(Beginning of Data extract)
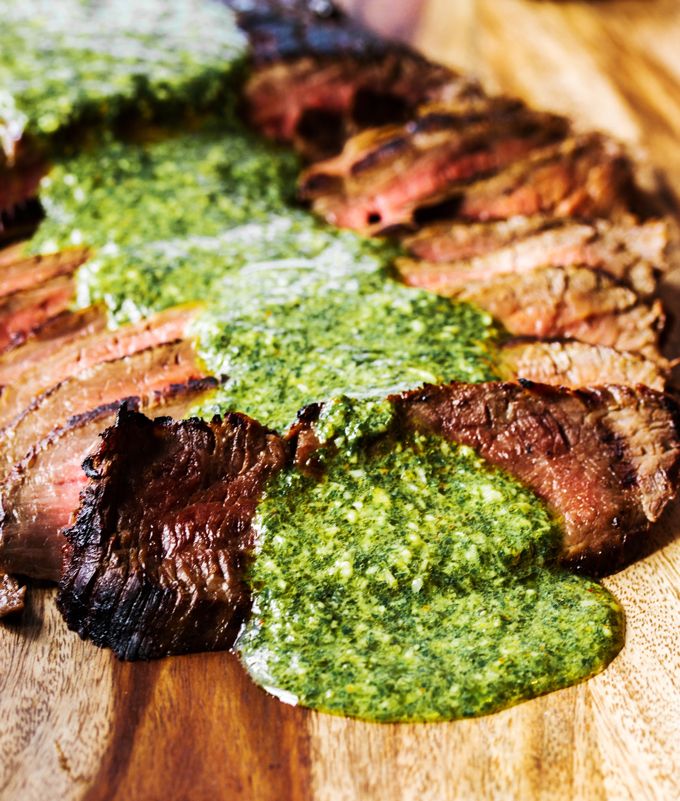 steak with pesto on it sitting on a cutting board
(End of Data extract)
(Beginning of Data extract)
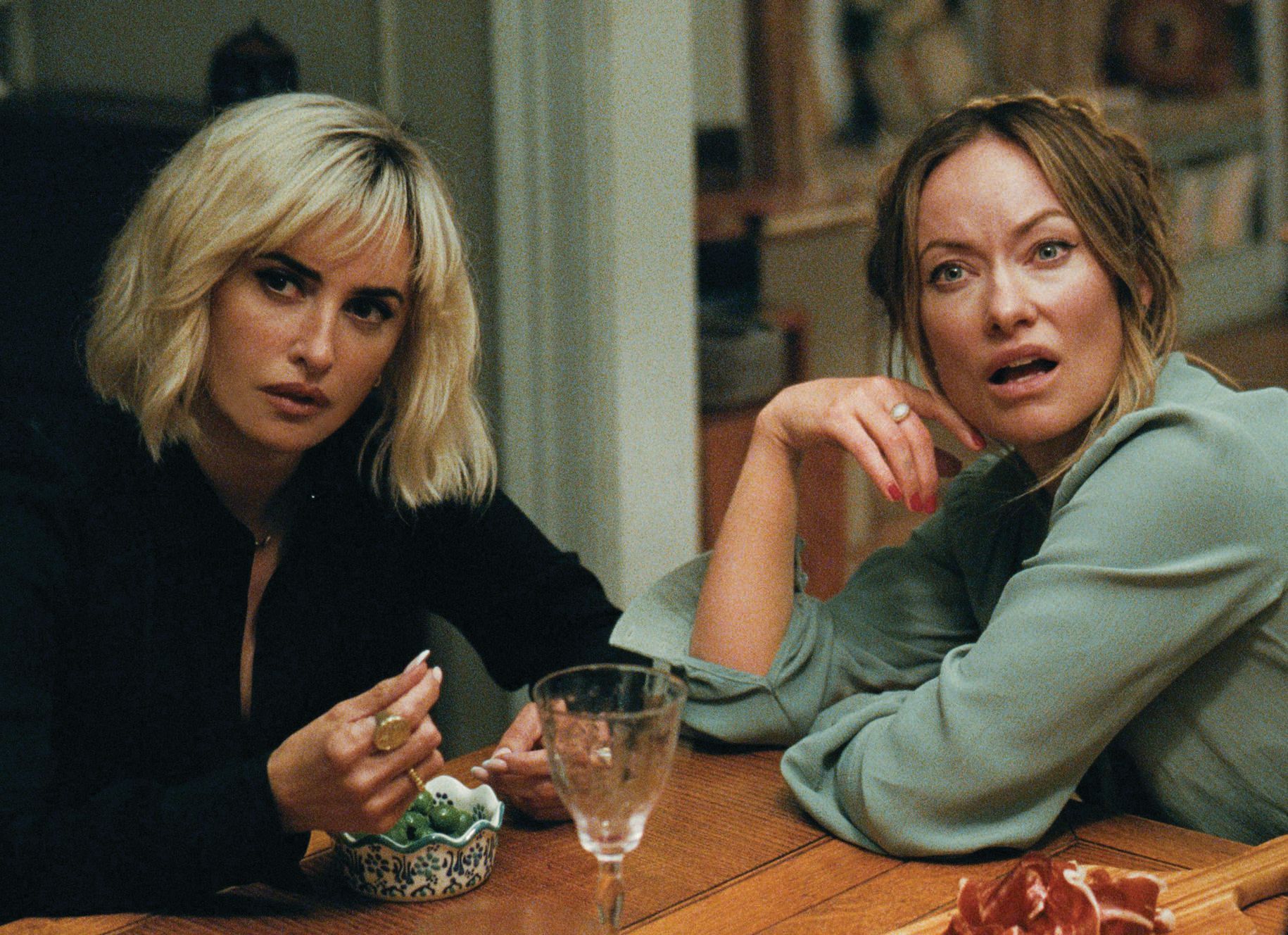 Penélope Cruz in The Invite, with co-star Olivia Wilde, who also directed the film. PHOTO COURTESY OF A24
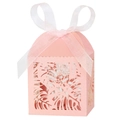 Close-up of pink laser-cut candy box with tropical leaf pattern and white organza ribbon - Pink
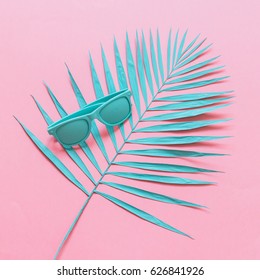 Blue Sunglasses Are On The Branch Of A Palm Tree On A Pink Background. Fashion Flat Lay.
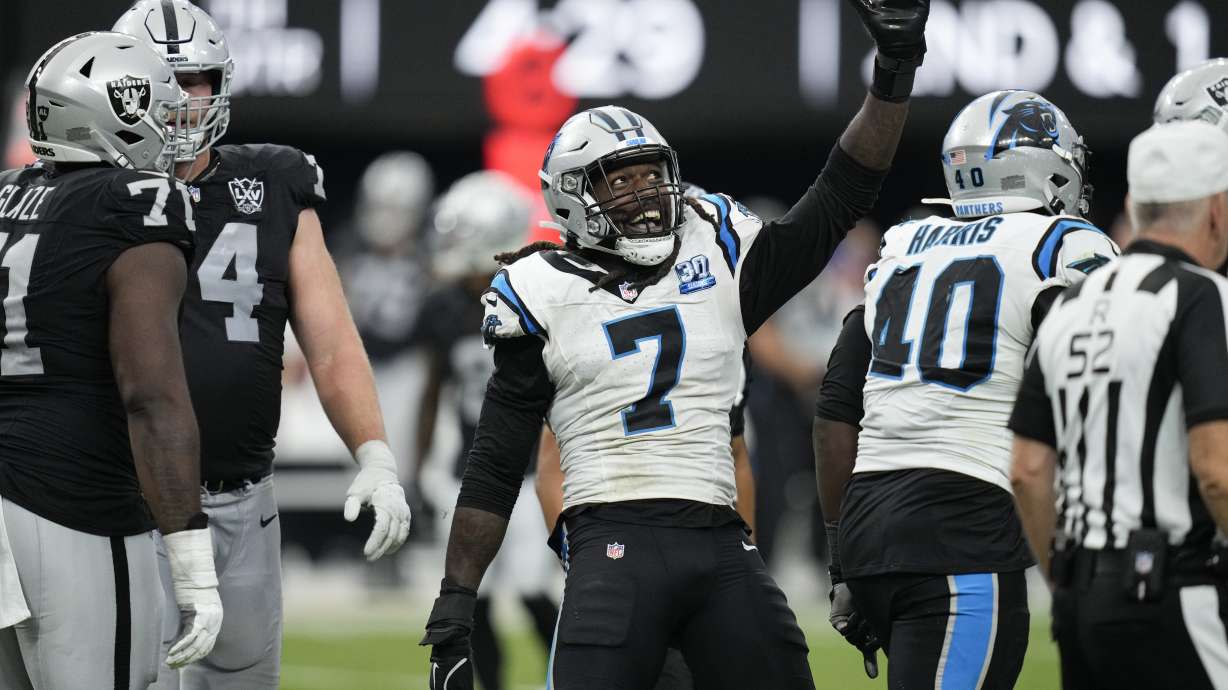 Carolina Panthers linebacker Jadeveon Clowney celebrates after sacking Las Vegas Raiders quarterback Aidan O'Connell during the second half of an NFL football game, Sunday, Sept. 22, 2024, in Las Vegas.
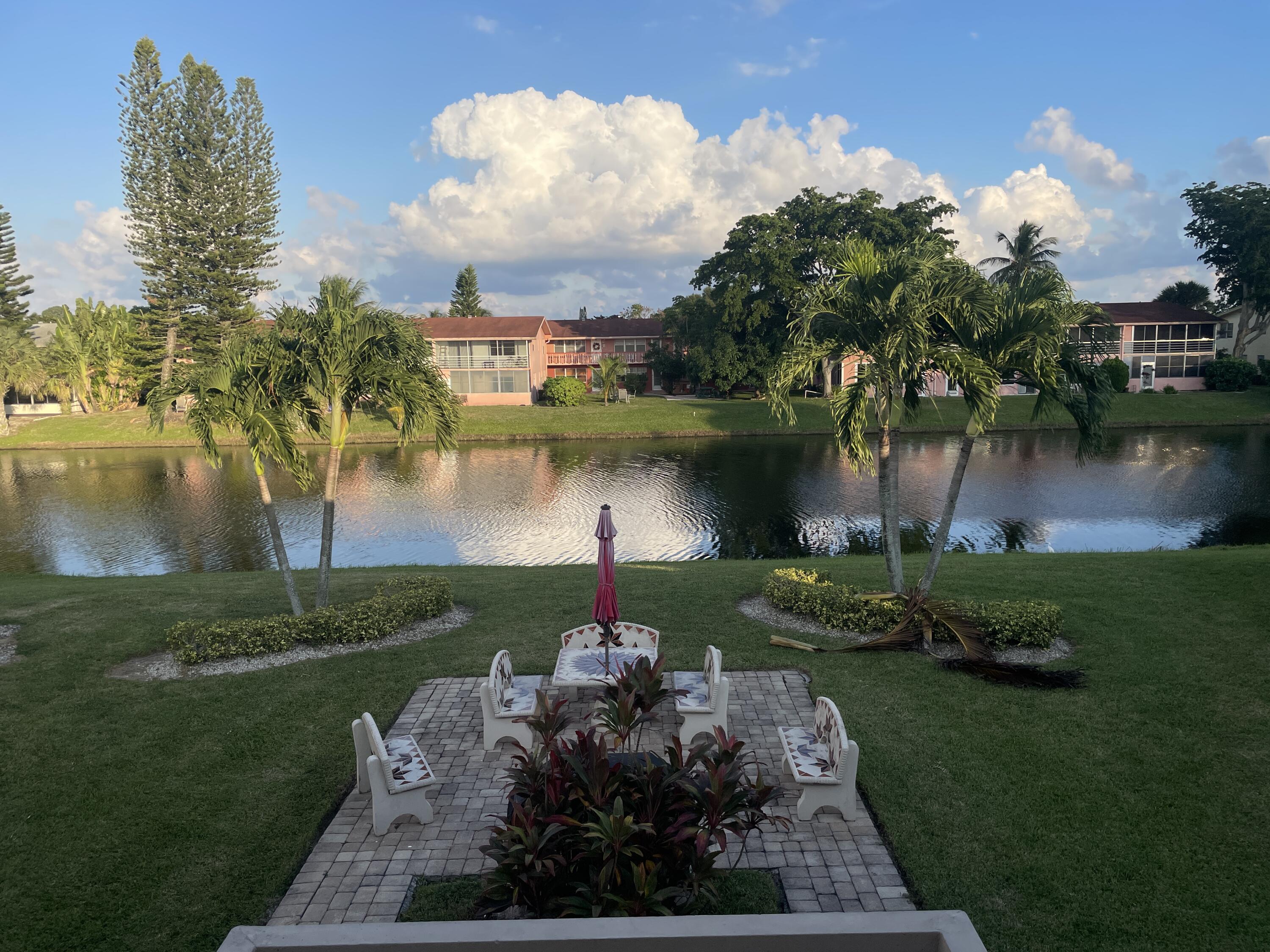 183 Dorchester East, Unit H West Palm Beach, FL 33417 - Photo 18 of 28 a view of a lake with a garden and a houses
(End of Data extract)
Copy the listing word for word, starting at the line containing "Penélope Cruz in" and ending at the line containing "183 Dorchester East, Unit", both included. Give only the caption text, without the pictures.

 Penélope Cruz in The Invite, with co-star Olivia Wilde, who also directed the film. PHOTO COURTESY OF A24
 Close-up of pink laser-cut candy box with tropical leaf pattern and white organza ribbon - Pink
 Blue Sunglasses Are On The Branch Of A Palm Tree On A Pink Background. Fashion Flat Lay.
 Carolina Panthers linebacker Jadeveon Clowney celebrates after sacking Las Vegas Raiders quarterback Aidan O'Connell during the second half of an NFL football game, Sunday, Sept. 22, 2024, in Las Vegas.
 183 Dorchester East, Unit H West Palm Beach, FL 33417 - Photo 18 of 28 a view of a lake with a garden and a houses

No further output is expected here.